Pemindahan Ibu Kota, Ketua DPR: Bukan Hal Mustahil untuk Dilakukan
Jakarta - Ketua DPR RI Bambang Soesatyo mengaku sempat membahas perihal rencana pemindahan ibu kota negara di Istana Negara. Ia mengatakan persiapan pemindahan ibu kota harus matang dan tak membebani APBN.
"Pemindahan ibu kota negara bukan hal mustahil untuk dilakukan, dengan catatan dilakukan melalui persiapan dan kajian yang matang.

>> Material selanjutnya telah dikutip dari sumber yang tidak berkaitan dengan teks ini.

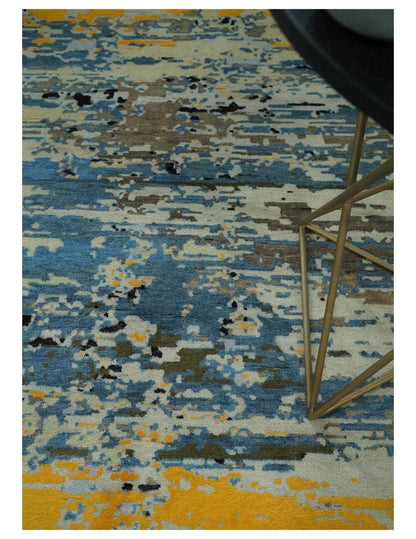 Alfombra antigua de lana y seda, de estilo abstracto moderno, azul y negro, fina, anudada a mano, de 10 x 14 pulgadas | AGR49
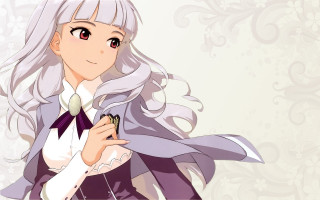 Woman long white hair purple - her chest free wallpaper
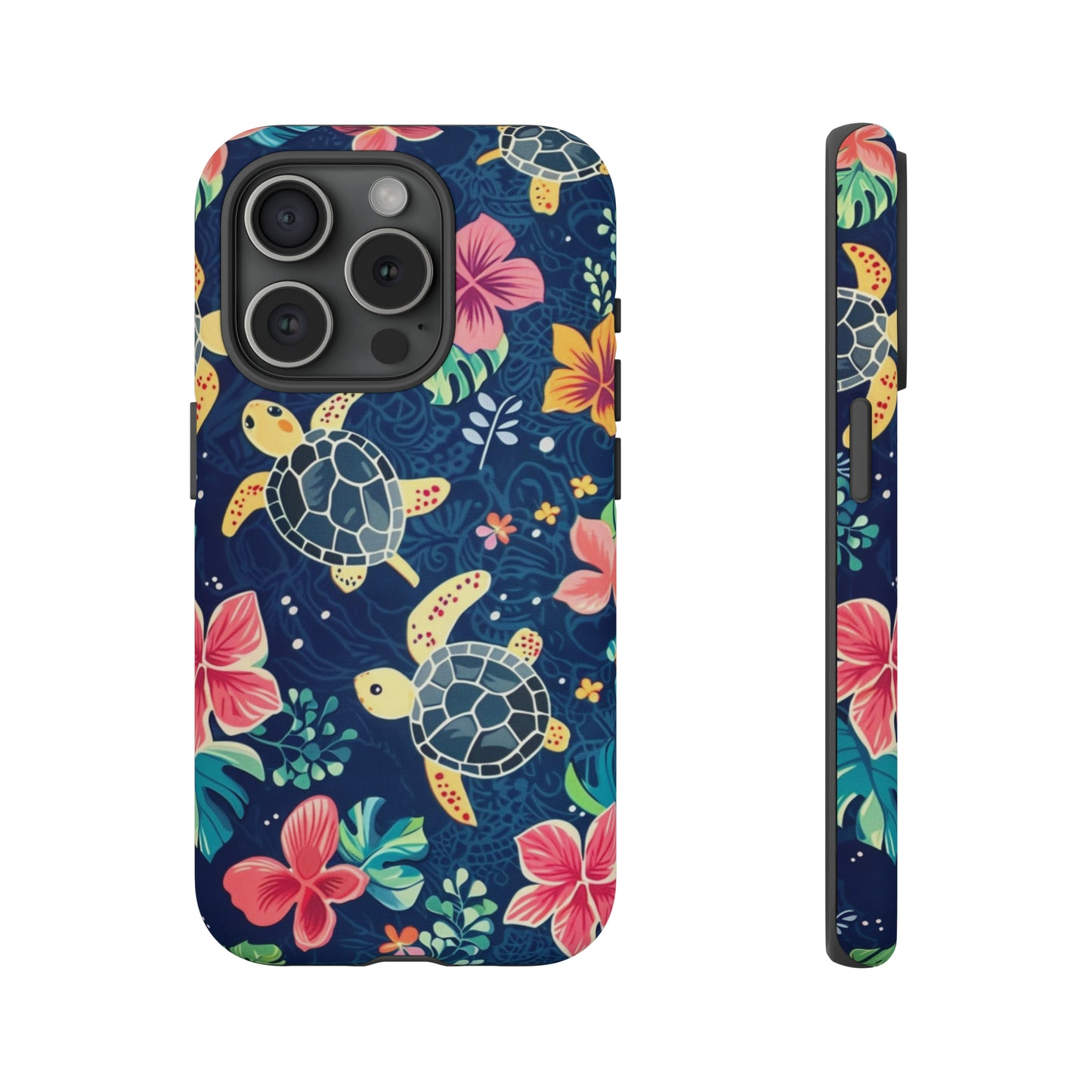 Undersea Floral Blue Sea Turtle Phone Case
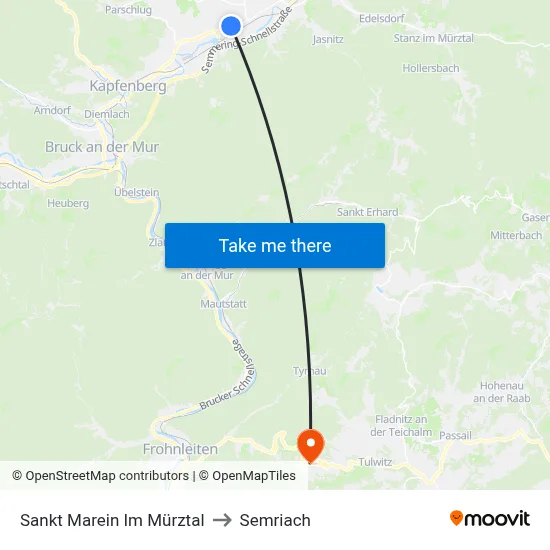 Sankt Marein Im Mürztal to Semriach map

Terutama agar tidak membebani struktur APBN yang saat ini difokuskan untuk pembangunan manusia dan kesejahteraan rakyat," ujar Bambang dalam siaran persnya, Selasa (7/5/).
Ia menyampaikan hal tersebut usai menghadiri acara buka puasa di Istana Negara, Jakarta, Senin (6/5/). Soal pembahasan pemindahan ibu kota sendiri, kata Bambang, dilakukan bersama Presiden Jokowi, Wakil Presiden Jusuf Kalla, Ketua MPR RI Zulkifli Hasan, Ketua DPD RI Oesman Sapta Odang, Ketua Mahkamah Konstitusi Anwar Usman, Ketua Komisi Yudisial Jaja Ahmad Jayus, Wakil Ketua MPR RI Muhaimin Iskandar, Wakil Ketua DPR RI Agus Hermanto dan Wakil Ketua DPR RI Fahri Hamzah, sebelum acara buka puasa bersama dimulai.
Jokowi, lanjut Bambang, menyampaikan dibutuhkan lahan seluas 40 ribu hektar untuk wilayah ibu kota negara baru. Jokowi juga mengungkapkan ada tiga daerah yang luasnya memenuhi syarat minimal tersebut yang siap dibangun.
"Dalam diskusi kecil sambil menunggu Azan Magrib bersama Wapres, Ketua MPR, Ketua DPD dan saya sebagai Ketua DPR, Presiden menjelaskan dibutuhkan paling sedikit luas lahan 40.000 hektar untuk ibu kota negara yang baru. Bahkan Presiden menyampaikan sudah ada lahan milik negara di tiga daerah dengan luas 80.000 hektar, 120.000 hektar, dan 300.000 hektar yang siap dibangun," kata Bambang.
Ia masih menyampaikan penjelasan Jokowi terkait proyek pembangunan ibu kota baru yang akan diserahkan ke BUMN dan pihak swasta agar tak membebani APBN.
"Intinya kita membangun kota baru dan pusat pemerintahan di lokasi yang tidak jauh dari kota yang sudah fungsional atau aktif sebelumnya. Semua nanti, kata presiden akan dikerjakan oleh BUMN dan swasta sehingga tidak membebani APBN," ucapnya.
Bambang menuturkan ibu kota baru tidak akan berada jauh dari kota yang sudah aktif secara fungsional sehingga tidak perlu lagi ada pembangunan objek-objek transportasi vital seperti bandara dan pelabuhan.
"Sehingga kita tidak perlu membangun bandara baru, kalau wilayahnya di pinggir pantai tidak perlu bangun pelabuhan baru. Dari hasil kajian Bappenas, dana yang dibutuhkan total kira-kira Rp 480 triliun," tambahnya.
Politisi dari Partai Golkar ini menjelaskan hasil kajian pemindahan ibu kota negara yang telah dirumuskan oleh Kementerian Perencanaan Pembangunan Nasional/Badan Perencanaan Pembangunan Nasional akan dibahas secara mendalam dalam rapat kerja dengan berbagai komisi di DPR RI. Dalam rapat, Bambang mengatakan DPR dan Pemerintah akan saling mengoreksi dan bersaran.
"Rabu, 8 Mei 2019 nanti DPR RI akan kembali membuka masa persidangan. Rencana pemindahan ibu kota negara harus dibahas secara komprehensif dalam rapat kerja pemerintah dengan komisi terkait di DPR RI, agar tidak ada yang terlewatkan. Sehingga kita bisa saling mengoreksi dan memberikan masukan. Selain itu juga berkaitan dengan Undang-Undang Daerah Khusus Ibu Kota, yang saat ini dimiliki oleh Jakarta. Jika jadi dipindah, undang-undang tersebut tentu akan mengalami penyesuaian terhadap daerah baru yang dijadikan ibu kota negara," jelasnya.
Menurut Bambang, keseriusan pemerintahan Jokowi merealisasikan memindahkan ibu kota negara patut diapresiasi karena membuktikan komitmen Jokowi dalam meratakan pembangunan dan pertumbuhan.